# 5.11. Batch Normalization¶

Training very deep models is difficult and it can be tricky to get the models to converge (or converge within a reasonable amount of time) when training. It can be equally challenging to ensure that they do not overfit. This is one of the reasons why it took a long time for very deep networks with over 100 layers to gain popularity.

## 5.11.1. Training Deep Networks¶

Let’s review some of the practical challenges when training deep networks.

1. Data preprocessing is a key aspect of effective statistical modeling. Recall our discussion when we applied deep networks to Predicting House Prices. There we standardized input data to zero mean and unit variance. Standardizing input data makes the distribution of features similar, which generally makes it easier to train effective models since parameters are a-priori at a similar scale.
2. As we train the model, the activations in intermediate layers of the network will assume rather different orders of magnitude. This can lead to issues with the convergence of the network due to scale of activations - if one layer has activation values that are 100x that of another layer, we need to adjust learning rates adaptively per layer (or even per parameter group per layer).
3. Deeper networks are fairly complex and they are more prone to overfitting. This means that regularization becomes more critical. That said dropout is nontrivial to use in convolutional layers and does not perform as well, hence we need a more appropriate type of regularization.
4. When training deep networks the last layers will converge first, at which point the layers below start converging. Unfortunately, once this happens, the weights for the last layers are no longer optimal and they need to converge again. As training progresses, this gets worse.

Batch normalization (BN), as proposed by Ioffe and Szegedy, 2015, can be used to cope with the challenges of deep model training. During training, BN continuously adjusts the intermediate output of the neural network by utilizing the mean and standard deviation of the mini-batch.
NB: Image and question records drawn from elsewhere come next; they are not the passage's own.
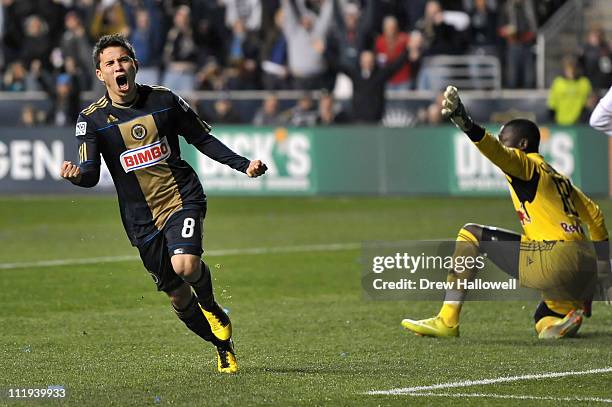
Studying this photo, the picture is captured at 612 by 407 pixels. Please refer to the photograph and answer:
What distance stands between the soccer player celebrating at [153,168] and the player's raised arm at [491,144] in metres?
1.24

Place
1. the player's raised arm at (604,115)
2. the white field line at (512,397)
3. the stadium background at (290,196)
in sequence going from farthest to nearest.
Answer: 1. the player's raised arm at (604,115)
2. the stadium background at (290,196)
3. the white field line at (512,397)

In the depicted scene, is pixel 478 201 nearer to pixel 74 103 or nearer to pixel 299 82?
pixel 299 82

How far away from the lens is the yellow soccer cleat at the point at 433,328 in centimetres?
991

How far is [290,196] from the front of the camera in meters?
23.1

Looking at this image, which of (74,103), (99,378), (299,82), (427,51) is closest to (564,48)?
(427,51)

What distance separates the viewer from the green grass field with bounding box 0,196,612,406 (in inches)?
306

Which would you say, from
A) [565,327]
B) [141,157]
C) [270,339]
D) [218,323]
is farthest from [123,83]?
[565,327]

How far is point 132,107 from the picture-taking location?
838 cm

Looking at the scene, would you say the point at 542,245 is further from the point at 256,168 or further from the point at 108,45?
the point at 108,45

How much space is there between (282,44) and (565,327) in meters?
16.8

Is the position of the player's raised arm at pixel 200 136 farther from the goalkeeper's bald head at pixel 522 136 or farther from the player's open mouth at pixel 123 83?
the goalkeeper's bald head at pixel 522 136

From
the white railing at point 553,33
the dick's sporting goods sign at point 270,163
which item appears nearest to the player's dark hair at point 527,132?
the dick's sporting goods sign at point 270,163

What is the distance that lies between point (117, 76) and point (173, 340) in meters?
2.42

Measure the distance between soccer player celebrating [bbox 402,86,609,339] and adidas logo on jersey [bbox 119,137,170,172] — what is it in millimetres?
2447
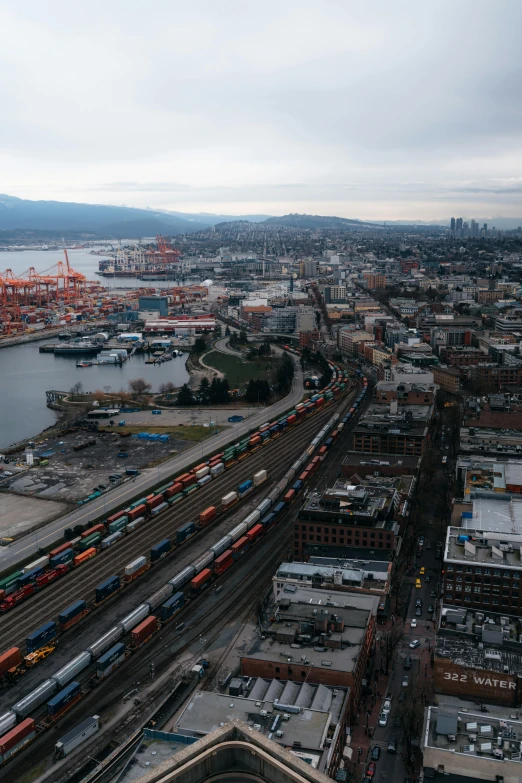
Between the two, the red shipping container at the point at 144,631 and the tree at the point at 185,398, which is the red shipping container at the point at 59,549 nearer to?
the red shipping container at the point at 144,631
In effect that causes the optimization landscape of the model to be smoother, hence allowing the model to reach a local minimum and to be trained faster. That being said, one has to be careful in oder to avoid the already troubling trends in machine learning (Lipton et al, 2018). Batch normalization has been shown (Santukar et al., 2018) to have no relation at all with internal covariate shift, as a matter in fact it has been shown that it actually causes the opposite result from what it was originally intended, pointed by Lipton et al., 2018 as well. In a nutshell, the idea in Batch Normalization is to transform the activation at a given layer from $$\mathbf{x}$$ to

$\mathrm{BN}(\mathbf{x}) = \mathbf{\gamma} \odot \frac{\mathbf{x} - \hat{\mathbf{\mu}}}{\hat\sigma} + \mathbf{\beta}$

Here $$\hat{\mathbf{\mu}}$$ is the estimate of the mean and $$\hat{\mathbf{\sigma}}$$ is the estimate of the variance. The result is that the activations are approximately rescaled to zero mean and unit variance. Since this may not be quite what we want, we allow for a coordinate-wise scaling coefficient $$\mathbf{\gamma}$$ and an offset $$\mathbf{\beta}$$. Consequently the activations for intermediate layers cannot diverge any longer: we are actively rescaling it back to a given order of magnitude via $$\mathbf{\mu}$$ and $$\sigma$$. Consequently we can be more aggressive in picking large learning rates on the data. To address the fact that in some cases the activations actually need to differ from standardized data, we need to introduce scaling coefficients $$\mathbf{\gamma}$$ and an offset $$\mathbf{\beta}$$.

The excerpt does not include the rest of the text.